Start of Source excerpt

Over summer, I decided to be more involved with the blogging community. I joined a collective, where I got to meet and interact with other lifestyle, fashion, beauty, etc. bloggers and share content with each other. For a while, I really enjoyed being a member and felt like I was in some exclusive club, filled with well-dressed social media personalities who owned apartments that looked like Pinterest boards and wore outfits straight from J-Crew catalogues. After watching all of their snapchats, tweets, and Instagram stories, I had a sudden realization that a blogger stereotype was highly present and I didn’t fit it. At all.
These bloggers preach about going to sleep at 10 PM every night and waking up at 6 AM to make chia seed toast and berry smoothie bowls. They drink wine on Wednesdays, take day trips to Montreal, and have an Instagram husband to follow them around and take professional candid outfit photos.
I am the complete opposite. All of my outfit “candids” are taken by my friends, who use their Iphone to take bursts, and are then edited on VSCOcam. Most nights, I don’t go to sleep until 1 AM because I stay up writing Reporting papers, lab reports, studying for math exams, etc. I do not wake up in the morning feeling refreshed at 6 AM. At 6 AM, I look like a zombie and only on good days, do I actually put makeup on and make myself breakfast (on my bad days, I end up at Starbucks. Do real bloggers drink Starbucks? Or do they only drink artisan coffee from their local, hipster owned coffee shop?)
I eventually removed myself from all the group chats and left the collective, despite being accepted in the first place when they saw “potential in me”.

End of Source excerpt
Start of Records supplied

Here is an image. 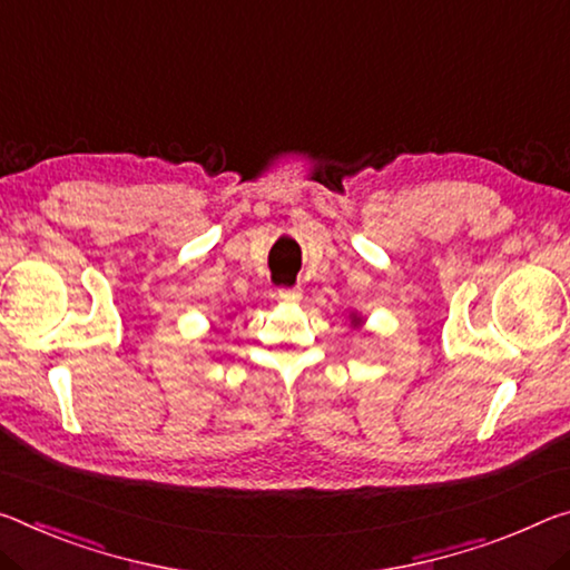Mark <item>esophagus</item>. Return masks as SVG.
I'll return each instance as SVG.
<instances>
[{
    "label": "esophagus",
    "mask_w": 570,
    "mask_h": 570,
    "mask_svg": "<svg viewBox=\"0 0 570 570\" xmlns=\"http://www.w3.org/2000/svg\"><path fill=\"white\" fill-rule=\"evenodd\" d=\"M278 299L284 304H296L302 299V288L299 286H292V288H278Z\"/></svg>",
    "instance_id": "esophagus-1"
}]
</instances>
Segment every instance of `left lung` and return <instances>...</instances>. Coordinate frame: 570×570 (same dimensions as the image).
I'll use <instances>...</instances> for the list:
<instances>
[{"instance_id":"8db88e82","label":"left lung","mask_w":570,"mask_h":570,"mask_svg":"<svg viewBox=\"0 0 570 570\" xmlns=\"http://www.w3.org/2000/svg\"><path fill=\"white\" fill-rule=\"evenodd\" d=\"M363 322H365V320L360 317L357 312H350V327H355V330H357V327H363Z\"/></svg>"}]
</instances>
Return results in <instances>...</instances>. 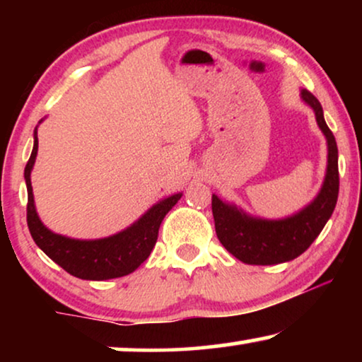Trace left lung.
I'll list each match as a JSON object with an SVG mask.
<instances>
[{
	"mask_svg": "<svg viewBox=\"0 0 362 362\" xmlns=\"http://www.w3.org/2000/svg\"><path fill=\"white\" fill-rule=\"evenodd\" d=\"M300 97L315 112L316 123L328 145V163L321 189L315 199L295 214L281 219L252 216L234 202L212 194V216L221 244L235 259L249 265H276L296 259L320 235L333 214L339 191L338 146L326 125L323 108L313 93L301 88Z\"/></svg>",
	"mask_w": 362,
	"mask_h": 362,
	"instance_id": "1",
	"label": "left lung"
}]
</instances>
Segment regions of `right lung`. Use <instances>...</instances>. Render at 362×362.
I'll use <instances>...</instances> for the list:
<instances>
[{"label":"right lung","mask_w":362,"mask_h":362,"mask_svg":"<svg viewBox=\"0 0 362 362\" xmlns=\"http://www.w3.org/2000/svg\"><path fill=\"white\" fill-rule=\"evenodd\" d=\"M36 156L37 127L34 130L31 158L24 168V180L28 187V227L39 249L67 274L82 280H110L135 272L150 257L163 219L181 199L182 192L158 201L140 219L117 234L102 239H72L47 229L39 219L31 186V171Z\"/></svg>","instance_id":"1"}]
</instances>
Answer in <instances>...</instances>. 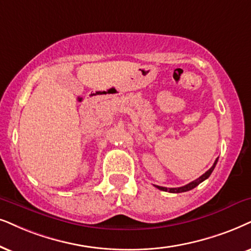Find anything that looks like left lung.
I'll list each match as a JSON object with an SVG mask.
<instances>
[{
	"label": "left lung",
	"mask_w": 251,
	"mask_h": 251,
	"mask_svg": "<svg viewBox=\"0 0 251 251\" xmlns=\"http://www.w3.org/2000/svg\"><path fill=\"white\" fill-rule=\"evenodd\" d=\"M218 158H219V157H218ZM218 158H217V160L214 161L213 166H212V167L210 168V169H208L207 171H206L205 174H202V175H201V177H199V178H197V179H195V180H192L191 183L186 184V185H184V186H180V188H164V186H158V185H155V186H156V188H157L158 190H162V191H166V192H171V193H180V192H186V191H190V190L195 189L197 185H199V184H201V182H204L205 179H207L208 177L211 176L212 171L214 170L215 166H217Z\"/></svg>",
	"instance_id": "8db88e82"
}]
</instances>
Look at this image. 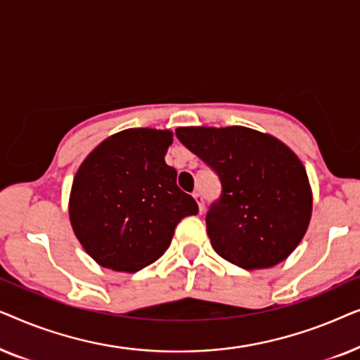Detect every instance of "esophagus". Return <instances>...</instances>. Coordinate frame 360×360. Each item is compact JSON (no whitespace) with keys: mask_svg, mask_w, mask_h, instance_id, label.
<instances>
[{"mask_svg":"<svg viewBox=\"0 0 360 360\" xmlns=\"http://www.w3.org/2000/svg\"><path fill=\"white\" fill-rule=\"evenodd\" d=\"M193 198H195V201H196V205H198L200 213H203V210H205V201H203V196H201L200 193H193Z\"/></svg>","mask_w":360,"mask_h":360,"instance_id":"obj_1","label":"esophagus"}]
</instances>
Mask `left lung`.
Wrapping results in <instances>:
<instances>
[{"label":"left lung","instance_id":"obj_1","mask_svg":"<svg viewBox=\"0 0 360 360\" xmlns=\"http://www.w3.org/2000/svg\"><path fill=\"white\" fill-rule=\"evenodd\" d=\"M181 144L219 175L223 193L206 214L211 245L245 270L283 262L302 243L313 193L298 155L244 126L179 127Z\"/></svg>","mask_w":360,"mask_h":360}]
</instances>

End of Records supplied
Start of Records supplied

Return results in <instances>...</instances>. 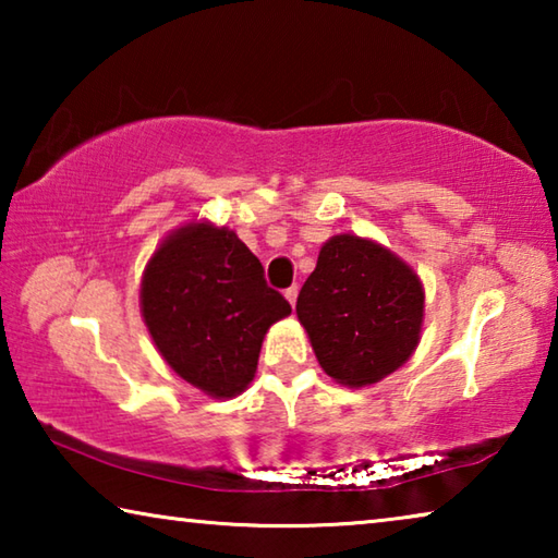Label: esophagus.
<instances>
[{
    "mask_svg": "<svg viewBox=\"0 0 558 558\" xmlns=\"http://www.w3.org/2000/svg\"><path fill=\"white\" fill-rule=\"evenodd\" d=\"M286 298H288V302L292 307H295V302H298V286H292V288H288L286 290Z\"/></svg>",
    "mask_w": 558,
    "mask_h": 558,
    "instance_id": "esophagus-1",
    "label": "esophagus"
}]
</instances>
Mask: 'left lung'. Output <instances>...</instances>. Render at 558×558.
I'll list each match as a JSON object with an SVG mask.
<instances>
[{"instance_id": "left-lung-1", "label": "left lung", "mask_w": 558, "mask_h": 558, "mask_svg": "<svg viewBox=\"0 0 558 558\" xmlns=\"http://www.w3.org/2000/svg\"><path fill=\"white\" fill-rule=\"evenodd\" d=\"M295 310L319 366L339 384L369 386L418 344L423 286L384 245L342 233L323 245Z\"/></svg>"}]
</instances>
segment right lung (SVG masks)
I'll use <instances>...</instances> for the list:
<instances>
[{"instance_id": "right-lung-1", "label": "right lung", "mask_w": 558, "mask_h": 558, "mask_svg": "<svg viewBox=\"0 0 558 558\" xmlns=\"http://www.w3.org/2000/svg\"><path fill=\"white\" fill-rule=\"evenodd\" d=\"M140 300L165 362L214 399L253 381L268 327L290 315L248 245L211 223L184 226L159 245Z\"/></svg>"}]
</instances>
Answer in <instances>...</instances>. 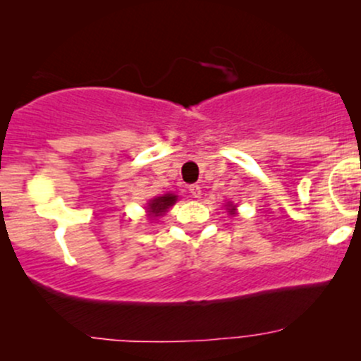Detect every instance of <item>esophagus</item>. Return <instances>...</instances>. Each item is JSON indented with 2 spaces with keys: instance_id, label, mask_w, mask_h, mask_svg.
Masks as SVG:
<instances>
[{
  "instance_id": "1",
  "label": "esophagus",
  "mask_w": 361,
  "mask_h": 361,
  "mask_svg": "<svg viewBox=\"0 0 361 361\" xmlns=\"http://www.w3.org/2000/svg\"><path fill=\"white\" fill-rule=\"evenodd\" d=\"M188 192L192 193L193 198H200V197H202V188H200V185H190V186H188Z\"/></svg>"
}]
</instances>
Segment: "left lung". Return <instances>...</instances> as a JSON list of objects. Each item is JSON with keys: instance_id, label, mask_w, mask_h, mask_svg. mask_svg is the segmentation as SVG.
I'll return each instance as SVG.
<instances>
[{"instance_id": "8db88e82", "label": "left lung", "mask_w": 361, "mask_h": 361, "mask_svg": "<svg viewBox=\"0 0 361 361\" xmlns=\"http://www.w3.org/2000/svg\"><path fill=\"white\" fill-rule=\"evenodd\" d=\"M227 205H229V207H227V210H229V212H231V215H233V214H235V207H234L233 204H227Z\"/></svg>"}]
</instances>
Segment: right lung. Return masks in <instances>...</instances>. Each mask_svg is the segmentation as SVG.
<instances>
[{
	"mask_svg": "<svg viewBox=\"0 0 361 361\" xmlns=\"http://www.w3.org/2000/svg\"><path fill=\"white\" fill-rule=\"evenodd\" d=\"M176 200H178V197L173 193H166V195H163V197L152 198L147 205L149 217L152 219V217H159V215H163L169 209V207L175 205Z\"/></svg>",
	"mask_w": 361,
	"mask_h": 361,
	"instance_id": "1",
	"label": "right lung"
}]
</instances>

End of Records supplied
Start of Records supplied

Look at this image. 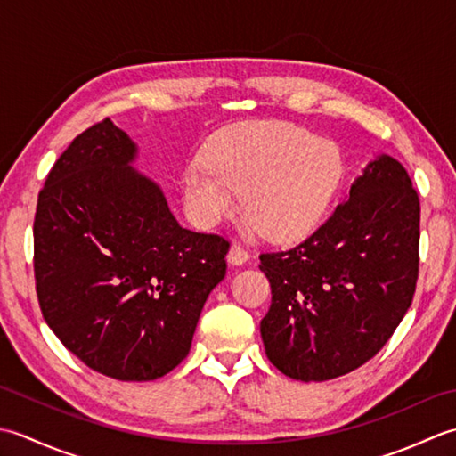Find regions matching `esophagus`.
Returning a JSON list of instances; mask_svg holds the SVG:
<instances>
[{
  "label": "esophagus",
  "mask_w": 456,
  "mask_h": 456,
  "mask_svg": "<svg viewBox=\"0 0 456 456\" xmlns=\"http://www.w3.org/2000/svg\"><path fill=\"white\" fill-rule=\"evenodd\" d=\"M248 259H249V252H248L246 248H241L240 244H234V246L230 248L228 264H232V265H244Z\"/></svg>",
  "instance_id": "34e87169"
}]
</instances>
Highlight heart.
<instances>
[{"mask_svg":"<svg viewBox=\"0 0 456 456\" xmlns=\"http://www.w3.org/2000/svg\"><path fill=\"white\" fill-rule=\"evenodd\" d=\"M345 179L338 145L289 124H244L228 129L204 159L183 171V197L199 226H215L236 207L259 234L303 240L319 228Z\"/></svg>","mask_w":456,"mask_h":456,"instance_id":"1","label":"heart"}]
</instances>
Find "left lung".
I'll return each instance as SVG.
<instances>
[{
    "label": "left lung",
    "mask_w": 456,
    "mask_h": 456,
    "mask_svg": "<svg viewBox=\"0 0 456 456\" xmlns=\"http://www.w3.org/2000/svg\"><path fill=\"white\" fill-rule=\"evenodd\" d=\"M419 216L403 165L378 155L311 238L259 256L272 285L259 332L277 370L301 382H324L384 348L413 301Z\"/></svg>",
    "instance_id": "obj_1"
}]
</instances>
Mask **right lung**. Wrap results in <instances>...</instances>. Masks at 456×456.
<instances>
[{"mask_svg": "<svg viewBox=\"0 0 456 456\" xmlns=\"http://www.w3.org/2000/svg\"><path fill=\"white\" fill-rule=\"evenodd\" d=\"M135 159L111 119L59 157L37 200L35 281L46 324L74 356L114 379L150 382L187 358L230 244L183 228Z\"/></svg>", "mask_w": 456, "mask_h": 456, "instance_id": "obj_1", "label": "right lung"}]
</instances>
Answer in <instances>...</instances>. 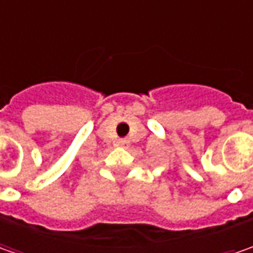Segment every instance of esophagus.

End of Records supplied

## Written request 1
Answer from the post about blogger stereotypes:
(a) At what time does the writer usually go to sleep on most nights?
(b) Which app is used to edit the writer's outfit photos?
(c) What phrase did the collective use about the writer when accepting them?
## Written request 2
Count the lines in the rows that contain the string "Render", with case counting. Reply with the number only.

## Written answer 1
(a) 1 AM
(b) VSCOcam
(c) "potential in me"

## Written answer 2
2